> Provided passage:
═══
Bennett and Sobers in the midst of a weekly check-in. Image courtesy of William Bennett.

Finding Our Way Ahead

Since our last post, we have moved back to working on site in our new, hybrid normal. See how our proposals for new workflows are turning out!

Last summer, as we began moving tentatively into working on site once more, we shared how we were beginning to rethink our approach to integrated and interdependent conservation and digitization workflows at the Archives. Pre-pandemic, there were known issues with communication and collaboration between the two departments and the relationship was reactive rather than proactive. We knew a change was necessary, but did not have the opportunity to implement one. This summer, we want to offer you a look into how we have modified last summer’s approach since we have returned to working in regular hybrid schedules. We’ll also share the tools we’re currently using to ensure the best standard of care for our collections as they move through our digitization and conservation steps.
═══
Records from a data source:

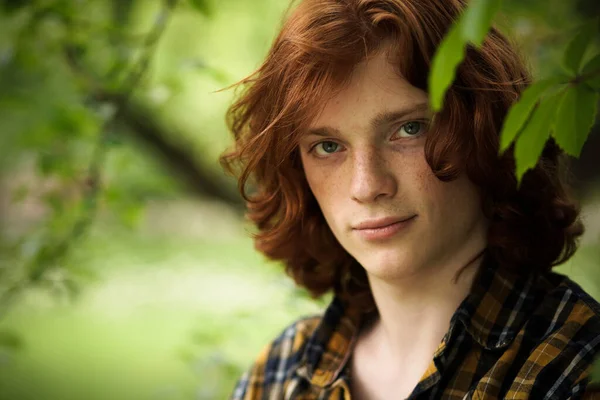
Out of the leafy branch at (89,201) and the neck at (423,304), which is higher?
the leafy branch at (89,201)

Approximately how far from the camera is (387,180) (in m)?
1.55

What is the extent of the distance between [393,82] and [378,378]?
710 mm

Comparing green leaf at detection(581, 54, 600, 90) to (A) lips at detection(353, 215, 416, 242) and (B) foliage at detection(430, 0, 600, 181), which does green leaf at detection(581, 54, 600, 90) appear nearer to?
(B) foliage at detection(430, 0, 600, 181)

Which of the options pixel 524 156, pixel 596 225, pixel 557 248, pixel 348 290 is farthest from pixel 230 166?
pixel 596 225

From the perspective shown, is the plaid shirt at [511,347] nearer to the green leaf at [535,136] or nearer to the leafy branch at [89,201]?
the green leaf at [535,136]

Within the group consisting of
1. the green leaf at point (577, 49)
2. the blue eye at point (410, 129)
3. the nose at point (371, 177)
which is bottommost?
the green leaf at point (577, 49)

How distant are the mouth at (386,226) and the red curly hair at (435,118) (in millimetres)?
129

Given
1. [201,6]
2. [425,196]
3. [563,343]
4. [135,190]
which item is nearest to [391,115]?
[425,196]

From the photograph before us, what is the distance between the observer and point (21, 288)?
257 cm

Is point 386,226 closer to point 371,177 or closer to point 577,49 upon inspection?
point 371,177

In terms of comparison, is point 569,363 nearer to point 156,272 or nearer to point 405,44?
point 405,44

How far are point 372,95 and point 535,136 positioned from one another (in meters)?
0.61

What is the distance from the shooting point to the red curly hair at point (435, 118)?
1.55 m

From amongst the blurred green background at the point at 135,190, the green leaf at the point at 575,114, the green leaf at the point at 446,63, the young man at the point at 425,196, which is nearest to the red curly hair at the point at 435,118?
the young man at the point at 425,196
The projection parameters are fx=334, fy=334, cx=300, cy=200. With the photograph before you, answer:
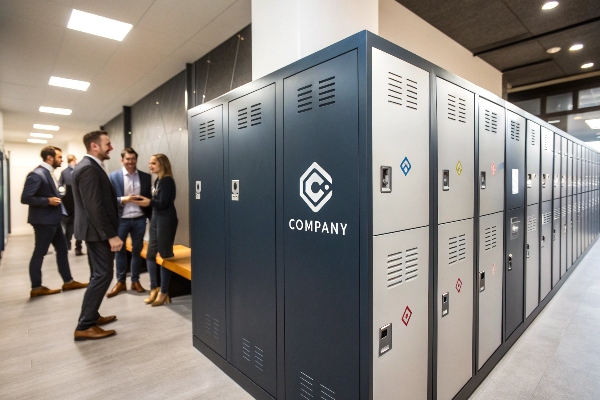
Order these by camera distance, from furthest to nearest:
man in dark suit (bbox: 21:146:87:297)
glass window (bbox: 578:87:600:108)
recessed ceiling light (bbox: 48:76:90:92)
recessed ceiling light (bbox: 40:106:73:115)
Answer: recessed ceiling light (bbox: 40:106:73:115), glass window (bbox: 578:87:600:108), recessed ceiling light (bbox: 48:76:90:92), man in dark suit (bbox: 21:146:87:297)

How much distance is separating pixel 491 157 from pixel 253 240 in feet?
5.75

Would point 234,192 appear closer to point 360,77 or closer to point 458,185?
point 360,77

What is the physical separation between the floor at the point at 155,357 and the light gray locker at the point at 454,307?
12.1 inches

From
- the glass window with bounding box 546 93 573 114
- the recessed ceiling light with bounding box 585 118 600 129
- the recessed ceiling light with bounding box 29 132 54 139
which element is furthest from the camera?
the recessed ceiling light with bounding box 29 132 54 139

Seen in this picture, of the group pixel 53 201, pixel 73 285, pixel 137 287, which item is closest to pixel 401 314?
pixel 137 287

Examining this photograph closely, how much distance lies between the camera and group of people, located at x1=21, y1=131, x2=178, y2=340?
2805mm

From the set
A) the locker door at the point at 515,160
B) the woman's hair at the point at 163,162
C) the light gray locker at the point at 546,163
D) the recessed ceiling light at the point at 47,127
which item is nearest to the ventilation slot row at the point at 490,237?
the locker door at the point at 515,160

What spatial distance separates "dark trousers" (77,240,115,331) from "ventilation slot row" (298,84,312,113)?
224cm

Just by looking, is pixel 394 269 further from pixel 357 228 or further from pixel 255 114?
pixel 255 114

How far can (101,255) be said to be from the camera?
2869 millimetres

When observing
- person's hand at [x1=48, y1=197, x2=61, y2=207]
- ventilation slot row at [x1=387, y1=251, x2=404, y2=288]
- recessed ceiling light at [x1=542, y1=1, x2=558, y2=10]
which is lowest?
ventilation slot row at [x1=387, y1=251, x2=404, y2=288]

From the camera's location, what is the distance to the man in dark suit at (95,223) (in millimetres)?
2764

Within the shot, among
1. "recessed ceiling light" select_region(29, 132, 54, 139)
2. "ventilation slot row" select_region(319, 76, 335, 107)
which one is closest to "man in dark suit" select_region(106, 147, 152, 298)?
"ventilation slot row" select_region(319, 76, 335, 107)

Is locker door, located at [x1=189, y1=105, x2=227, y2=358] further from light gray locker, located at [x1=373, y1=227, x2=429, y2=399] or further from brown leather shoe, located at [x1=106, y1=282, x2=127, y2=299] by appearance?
brown leather shoe, located at [x1=106, y1=282, x2=127, y2=299]
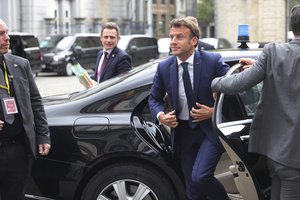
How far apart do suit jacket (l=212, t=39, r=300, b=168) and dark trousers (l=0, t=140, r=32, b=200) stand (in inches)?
59.4

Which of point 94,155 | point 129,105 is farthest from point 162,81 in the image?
point 94,155

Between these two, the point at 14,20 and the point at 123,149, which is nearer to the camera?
the point at 123,149

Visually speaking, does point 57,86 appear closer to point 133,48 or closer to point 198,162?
point 133,48

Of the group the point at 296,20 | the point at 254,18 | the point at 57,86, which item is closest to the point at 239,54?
the point at 296,20

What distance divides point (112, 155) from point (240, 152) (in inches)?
46.0

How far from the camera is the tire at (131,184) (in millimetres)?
4363

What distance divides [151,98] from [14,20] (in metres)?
36.0

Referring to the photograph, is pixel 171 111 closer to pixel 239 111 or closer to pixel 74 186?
pixel 239 111

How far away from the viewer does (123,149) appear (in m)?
4.38

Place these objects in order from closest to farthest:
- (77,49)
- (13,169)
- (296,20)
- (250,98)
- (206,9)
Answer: (296,20) → (13,169) → (250,98) → (77,49) → (206,9)

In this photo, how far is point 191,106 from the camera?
399cm

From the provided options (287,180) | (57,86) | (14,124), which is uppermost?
(14,124)

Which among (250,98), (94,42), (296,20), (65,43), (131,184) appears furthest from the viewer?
(94,42)

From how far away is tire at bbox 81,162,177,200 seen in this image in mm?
4363
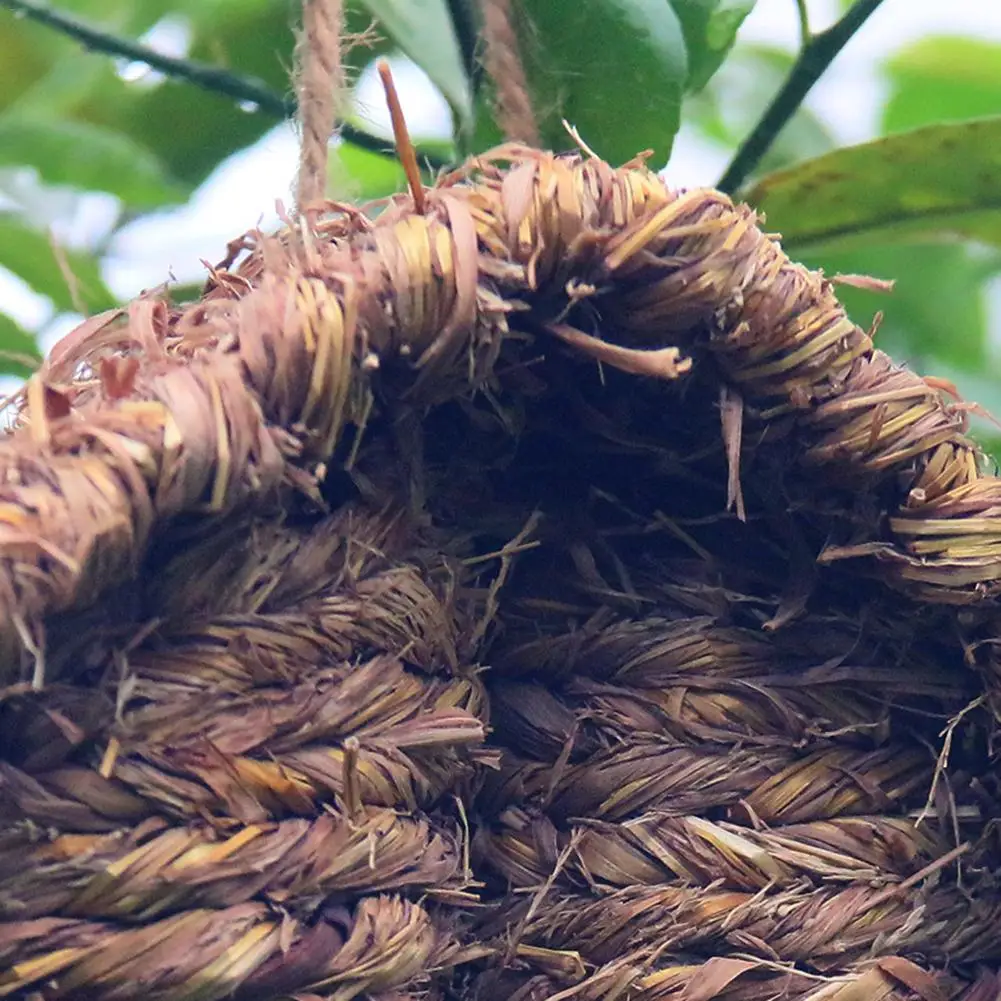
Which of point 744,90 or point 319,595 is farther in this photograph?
point 744,90

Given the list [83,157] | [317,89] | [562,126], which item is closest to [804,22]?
[562,126]

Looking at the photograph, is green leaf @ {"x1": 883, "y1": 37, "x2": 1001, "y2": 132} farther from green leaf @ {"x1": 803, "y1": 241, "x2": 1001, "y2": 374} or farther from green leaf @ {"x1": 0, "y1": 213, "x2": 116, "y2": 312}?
green leaf @ {"x1": 0, "y1": 213, "x2": 116, "y2": 312}

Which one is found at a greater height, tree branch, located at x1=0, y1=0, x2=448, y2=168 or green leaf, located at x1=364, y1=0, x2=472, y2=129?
green leaf, located at x1=364, y1=0, x2=472, y2=129

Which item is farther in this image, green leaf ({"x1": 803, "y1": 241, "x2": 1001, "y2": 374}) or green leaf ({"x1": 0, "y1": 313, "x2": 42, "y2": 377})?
green leaf ({"x1": 803, "y1": 241, "x2": 1001, "y2": 374})

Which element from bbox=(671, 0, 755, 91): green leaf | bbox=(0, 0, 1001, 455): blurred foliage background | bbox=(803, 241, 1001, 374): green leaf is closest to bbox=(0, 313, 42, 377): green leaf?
bbox=(0, 0, 1001, 455): blurred foliage background

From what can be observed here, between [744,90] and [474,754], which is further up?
[744,90]

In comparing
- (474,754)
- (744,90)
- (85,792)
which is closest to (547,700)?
(474,754)

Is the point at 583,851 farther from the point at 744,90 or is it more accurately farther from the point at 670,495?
the point at 744,90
═══
> Problem A:
In the post about conservation and digitization workflows, list every word that modifies the noun "workflows".
> Problem B:
Pick up the post about the Archives' conservation and digitization workflows after its final sentence and continue it.

> Your response A:
new, integrated, interdependent, conservation, digitization

> Your response B:
Our original plan was formulated in the period when schedules and on-site work at the Smithsonian were arranged to limit contact. Archives media digitization manager Kira Sobers would conduct a preliminary review and note concerns, applying a rating to each folder that was maintained in a spreadsheet. We quickly realized that a spreadsheet was not conducive to the different types of information we wanted to track and sort, and so we turned to using Tasks in Microsoft Teams as an easier collaboration tool.

Our new workflow process is front-loaded with cooperation and collaboration. As digitization requests come in, Kira still pulls collections for review. However, instead of recording findings in a spreadsheet asynchronously, each Monday morning, she and conservator William Bennett gather in the conservation lab to go over anything flagged as potentially needing treatment. Depending on the week, there may be several boxes or folders to review, or there may even not be any—it’s largely dependent on the volume of new digitization requests. We look over each requested grouping, and as William notes preservation and conservation issues, or reviews ones that Kira has already observed, Kira creates a task within Microsoft Teams and adds a checklist of all conservation or preservation interventions that William recommends. Carrying this out first thing on a Monday allows for advanced planning by both parties and is a natural beginning to the work week.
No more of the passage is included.